What you need to do:
A: Answer these questions about the article on the open letter to Hollywood, one answer per line.
(i) How many agencies, production companies, and organizations signed the letter?
(ii) In whose print edition did the letter debut?
(iii) What is the name of the resource guide that GLAAD and 5050by2020 created?
B: Translate this sentence from the article on the open letter to Hollywood into French: "It is time for transgender people to be included in this conversation."

Reading text:

_ _ _ _ _

Scarlett Johansson recently decided to “respectfully withdraw” from a project that would’ve seen another instance of a cisgender actor portraying a transgender character on screen. However, there’s more work to be done in leveling the playing field for trans actors.

On Tuesday, GLAAD and 5050by2020 released an open letter to Hollywood to promote the advancement of opportunities for trans people in the industry and even created a TRANSform resource guide with “best practices” on how to do so.

The letter was signed by 45 different agencies, production companies, and organizations — all vowing to support the inclusion of the transgender community. These groups include J.J. Abrams’ Bad Robot, Ava DuVernay’s ARRAY Alliance, Greg Berlanti’s Berlanti Productions, Shonda Rhimes’ Shondaland, Ryan Murphy’s Ryan Murphy Productions and Half Initiative, Judd Apatow’s Apatow Productions, Norman Lear’s Act III, Time’s Up, SAG-AFTRA, and talent agencies CAA, UTA, and WME.

“We know that the best storytelling is diverse storytelling, and it’s clear that Hollywood is at a tipping point,” the letter, which debuted in Variety‘s print edition, begins. “Studios and production companies are bringing more people into the creative process, hearing their stories, and creating better films and TV shows because of it. It is time for transgender people to be included in this conversation.”

_ _ _ _ _

Data entries:
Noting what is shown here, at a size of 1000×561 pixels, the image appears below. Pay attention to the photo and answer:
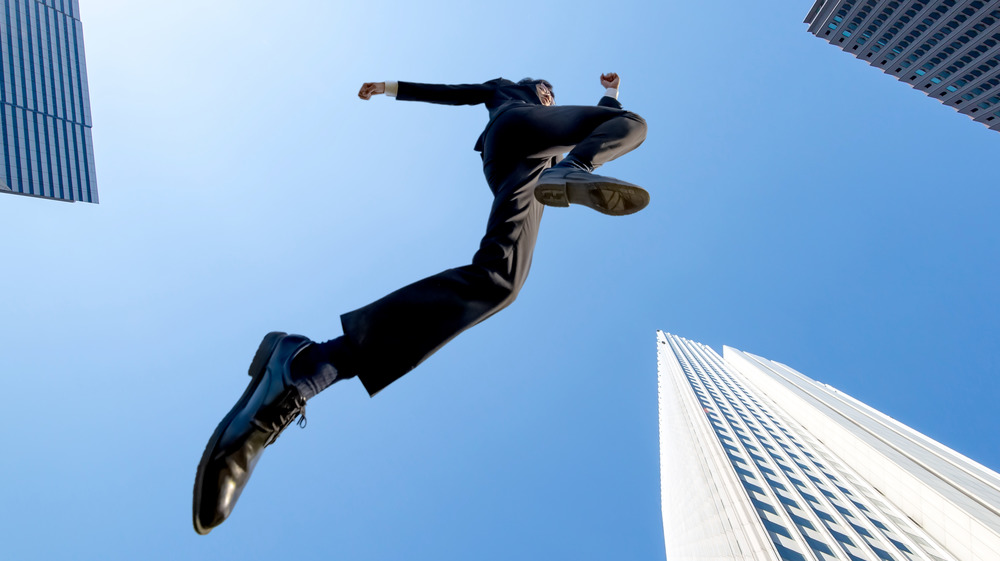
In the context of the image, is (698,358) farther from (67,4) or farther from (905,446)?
(67,4)

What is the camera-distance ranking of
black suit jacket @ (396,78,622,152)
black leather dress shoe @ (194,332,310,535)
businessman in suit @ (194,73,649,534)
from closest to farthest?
black leather dress shoe @ (194,332,310,535)
businessman in suit @ (194,73,649,534)
black suit jacket @ (396,78,622,152)

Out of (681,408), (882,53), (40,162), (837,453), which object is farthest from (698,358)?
(40,162)

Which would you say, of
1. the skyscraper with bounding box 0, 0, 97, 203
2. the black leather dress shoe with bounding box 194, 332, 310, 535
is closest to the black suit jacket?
the black leather dress shoe with bounding box 194, 332, 310, 535

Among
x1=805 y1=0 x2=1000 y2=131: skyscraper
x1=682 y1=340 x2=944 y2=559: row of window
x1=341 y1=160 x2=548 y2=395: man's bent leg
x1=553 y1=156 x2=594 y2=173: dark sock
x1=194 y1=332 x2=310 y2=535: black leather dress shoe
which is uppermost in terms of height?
x1=805 y1=0 x2=1000 y2=131: skyscraper

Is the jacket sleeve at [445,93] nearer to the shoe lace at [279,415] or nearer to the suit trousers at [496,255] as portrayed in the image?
the suit trousers at [496,255]

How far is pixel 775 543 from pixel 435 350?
26867mm

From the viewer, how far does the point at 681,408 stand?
5041 centimetres

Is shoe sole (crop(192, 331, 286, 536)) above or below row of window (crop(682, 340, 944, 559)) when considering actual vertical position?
above

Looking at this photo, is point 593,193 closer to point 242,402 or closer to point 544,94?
point 242,402

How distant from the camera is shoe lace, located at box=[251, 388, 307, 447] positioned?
2168 millimetres

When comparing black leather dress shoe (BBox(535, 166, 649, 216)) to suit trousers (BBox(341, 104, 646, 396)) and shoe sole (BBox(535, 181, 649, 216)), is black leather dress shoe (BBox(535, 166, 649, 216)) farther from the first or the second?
suit trousers (BBox(341, 104, 646, 396))

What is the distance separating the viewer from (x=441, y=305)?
243 cm

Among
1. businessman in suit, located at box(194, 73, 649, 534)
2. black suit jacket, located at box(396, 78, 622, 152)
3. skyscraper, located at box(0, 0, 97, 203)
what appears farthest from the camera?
skyscraper, located at box(0, 0, 97, 203)

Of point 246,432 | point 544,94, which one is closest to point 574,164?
point 544,94
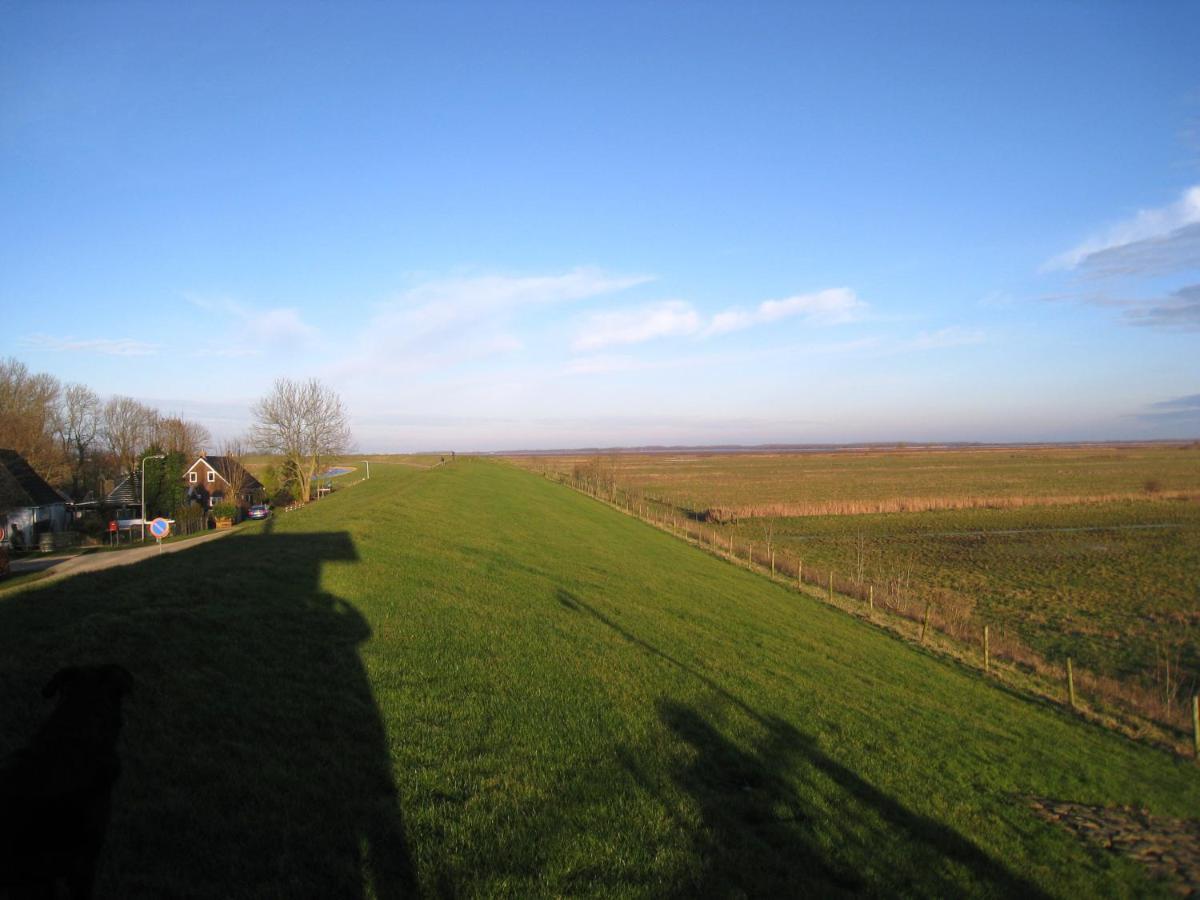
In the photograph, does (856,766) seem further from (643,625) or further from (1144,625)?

_ _ _ _ _

Solution list:
A:
(i) 45
(ii) Variety
(iii) TRANSform

B: Il est temps que les personnes transgenres soient incluses dans cette conversation.